Häufige Viburnum-Krankheiten
Viburnum-Sträucher sind sehr anpassungsfähige Pflanzen. Das bedeutet, dass sie selten Krankheiten entwickeln. Zu den häufigsten Krankheiten von Viburnum-Sträuchern zählen Pilzerkrankungen, während andere Krankheiten selten sind. In den meisten Fällen können die richtige Standortwahl, eine ausreichende Luftzirkulation und eine gute Bewässerung diese durch den Boden oder die Luft übertragenen Probleme verhindern. Pflanzen, die unter Stress stehen, sind am anfälligsten für dauerhafte Schäden durch diese Art von Krankheiten.
Die häufigsten Krankheiten, die Viburnum befallen, sind Pilzerkrankungen des Laubs.
- Mehltau befällt viele Pflanzenarten, von Zierpflanzen bis hin zu Gemüsesorten. Er zeichnet sich durch einen feinen weißen, staubigen Belag auf der Oberseite der Blätter aus.
- Falscher Mehltau führt dazu, dass sich auf den Blättern fleckige Stellen bilden, die im Frühjahr absterben und schrumpfen. Er tritt am häufigsten bei feuchtem Wetter auf.
- Pilzbefallene Blattflecken werden durch einen anderen Pilz verursacht, Cercospora oder manchmal Anthracnose. Die Flecken auf den Blättern sind zunächst klein, entwickeln sich aber allmählich weiter. Der Bereich ist eckig und unregelmäßig und kann rötlich bis graubraun sein. Diese Flecken treten in der Regel in warmen, feuchten Sommermonaten auf.

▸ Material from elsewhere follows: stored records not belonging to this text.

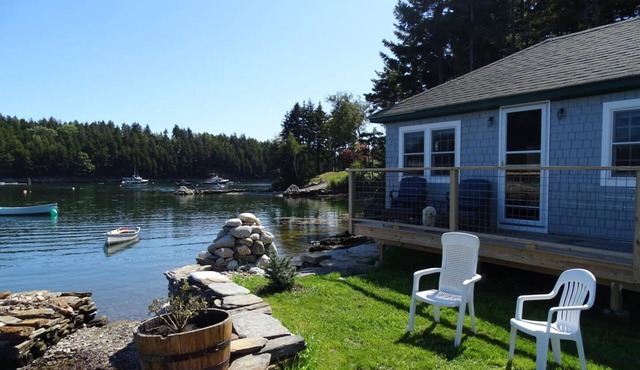On the Rocks - One-of-a-kind setting on the Reversing Falls of Basin Point!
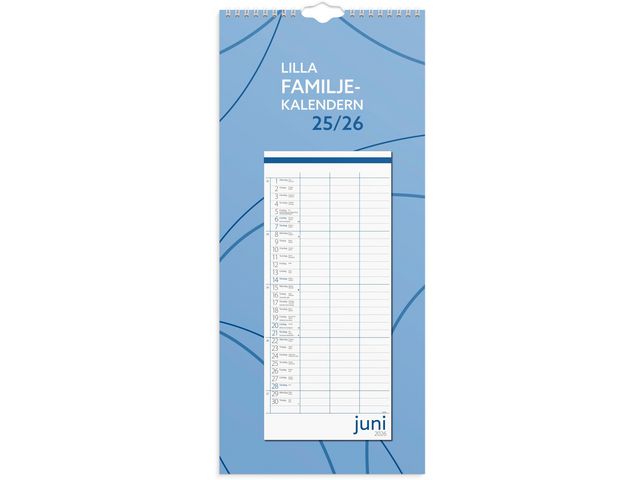 Familjekalender 25/26 Lilla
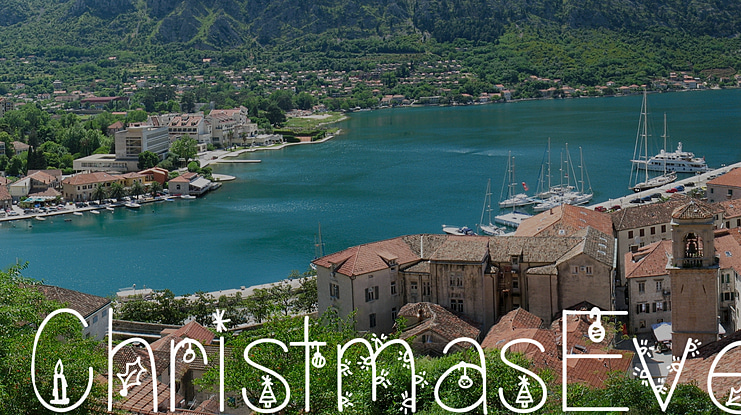 ChristmasEve Font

Die Behandlung dieser Pflanzenarten gegen Viburnum-Krankheiten ist immer dieselbe. Vermeiden Sie Überkopfbewässerung, wenden Sie Fungizide an, wenn die Krankheit grassiert, und vernichten Sie beschädigtes Blattmaterial.
Eine der schädlichsten Krankheiten des Viburnums ist die Armillaria-Wurzelfäule, auch bekannt als Schuhbandwurzelfäule oder Pilzwurzelfäule. Hierbei handelt es sich um einen weiteren Pilz, der jedoch die Wurzeln der Pflanze befällt und zum Absterben führen kann. Zunächst erscheinen die Blätter und Stängel der Pflanze verkümmert und gelb, und die Blätter können zu Boden fallen. Mit fortschreitender Krankheit werden die Wurzeln des Strauchs immer kränker. Dieser Prozess kann mehrere Jahre dauern, aber schließlich stirbt der Baum ab. Die Diagnose kann schwierig sein, da die Symptome denen anderer Belastungen wie Wassermangel oder schlechter Pflege ähneln. Die obere Krone und die Wurzeln der Pflanze geben jedoch bei einer Untersuchung Aufschluss über die Ursache, und unter der Rinde ist weißer Pilzbefall zu erkennen. Wenn das Wurzelsystem erkrankt ist und sich bis in den Stamm ausbreitet, kann die Pflanze nicht mehr gerettet werden. Dies ist eine der gefährlichsten Krankheiten des Viburnum-Strauchs.
Rinde und Äste
Botryosphaeria-Kanker ist eine schwere Krankheit, die Viburnum und viele andere Zierpflanzen befällt. Sie ist durch abgestorbene oder welke Blätter gekennzeichnet. Der Pilz bildet Fruchtkörper, die sich auf der Rinde und den Ästen als braune bis schwarze, pralle Beulen zeigen. Die Rinde verfärbt sich dunkelbraun. Der Pilz dringt durch Verletzungen in die Pflanzen ein und zerstört das Kambium. Es bilden sich Krebsgeschwüre, die den Baum umschlingen und so den Nährstoff- und Wasserfluss unterbrechen. Vor allem dürregestresste Sträucher sind davon betroffen. Schneiden Sie befallenes Material mit sterilisierten Gartenscheren ab und versorgen Sie die Pflanzen während der Saison regelmäßig mit Wasser und Dünger. Es gibt keine Behandlung für diese Krankheit, aber sobald die Pflanze wieder gesund ist, kann sie dem Pilzbefall in der Regel widerstehen.